→ THE REQUEST:
Resume the news report on the Haiti protests from its final sentence onward.

→ EXTRACT PROVIDED:
--
PORT-AU-PRINCE, Haiti (AP) _ An off-duty police officer was shot and killed and stone-throwing demonstrators blocked downtown streets in a fifth day of violence Friday.

Militants protesting the government’s tight economic policy joined students demanding improved school conditions, smashing car windows and erecting street barricades of burning tires. Downtown storekeepers shut their doors.

At least 15 people, including several police officers, have been injured in protests since Monday. The government accused opposition activists of taking advantage of student complaints to create political unrest.

``The students are a minority of the activists, and clearly their violence is not addressing the problems of education. It is politically motivated,″ Education Minister Jacques-Edouard Alexis said in an interview Friday.

The main pro-government party, which supports Prime Minister Rosny Smarth and his internationally mandated economic austerity measures, threatened this week to boycott a May 25 runoff election unless officials hold the first round again.
--
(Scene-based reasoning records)
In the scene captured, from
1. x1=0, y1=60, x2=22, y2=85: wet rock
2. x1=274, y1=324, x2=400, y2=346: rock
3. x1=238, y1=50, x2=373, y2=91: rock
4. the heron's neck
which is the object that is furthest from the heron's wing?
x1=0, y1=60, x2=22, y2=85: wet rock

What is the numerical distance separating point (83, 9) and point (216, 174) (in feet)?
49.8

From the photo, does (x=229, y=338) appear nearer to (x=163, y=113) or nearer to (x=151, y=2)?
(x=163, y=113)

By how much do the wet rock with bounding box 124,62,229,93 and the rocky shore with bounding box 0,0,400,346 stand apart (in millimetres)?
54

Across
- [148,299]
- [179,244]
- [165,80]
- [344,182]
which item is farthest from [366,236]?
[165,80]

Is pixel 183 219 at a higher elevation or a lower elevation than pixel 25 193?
--
→ RESULT:
The party claims there was fraud during the initial vote, on April 6, the results of which favored the party of ex-President Jean-Bertrand Aristide, which is seeking to dump Smarth and reverse the stringent economic guidelines.

On Thursday night, an unidentified gunman shot and killed off-duty police Officer Alix Cadet in a Port-au-Prince slum. It was unclear if the killing was connected with the protests.

Some of the demonstrators Friday threatened journalists and accused foreigners of seeking to control Haiti through an internationally backed economic austerity plan that has been adopted by the government. One small group smashed the office windows of a human-rights lawyer.

Heavily armed police occasionally patrolled the area. About 450 U.S. soldiers who are in Haiti on a humanitarian mission were stationed away from the scene of the violence at a base on the capital’s outskirts.

Most public schools have been closed since May 5, when four small teachers unions went on strike to demand that the government honor an agreement to improve conditions in overcrowded schools and make up back pay.